The commercial director of London’s Evening Standard, Jon O’Donnell, was widely quoted this week when he said that newspapers, especially his own, had a healthy future:
“The printed version has a healthy life ahead of it. The digital world is immense. But people still like the tangible asset of a newspaper. They like to tear them and dispose of them.”
Now, it would be a little odd if a commercial director for three newspapers – he also oversees the Independent and i – ran around saying “print is doomed”, but basing his optimism, at least in part, on people’s love of papier mache and recycling seemed a bit odd.
Those who run paper mills or provide them with equipment don’t seem quite so sanguine about the future.
Voith, a German company that makes paper mill machinery, announced this week that it will cut 710 jobs because demand for graphic paper (used for magazines or newspapers) has fallen. Voith says tablets are to blame:
“… the ongoing digitalization of everyday life through tablets like the iPad and the ensuing changes in consumer behavior is faster than expected having a negative impact on the demand for so-called graphic papers”
This message was backed up by RISI, an information service for the forest products industry, which said yesterday that world newsprint production would contract by 5.5 million tonnes over the next five years as newspaper demand shrank “due largely to media tablets and mobile devices”.

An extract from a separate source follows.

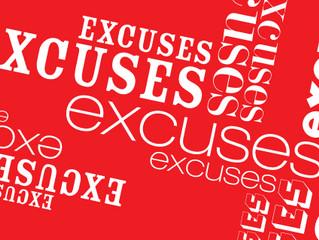 Excuses - Excuses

But possibly the most grimly amusing assessment of newspapers’ future came in a comment on Roy Greenslade’s blog:
“It [newsprint] definitely has more usage than you think. Here at Vernacare we buy all the available newsprint that is either recycled by the consumer or the newspaper that had not been sold by the retailer”
And what does this booming market for old newsprint produce? Disposable bedpans and urinal bottles.
Seems a step down from tomorrow’s fishwrap.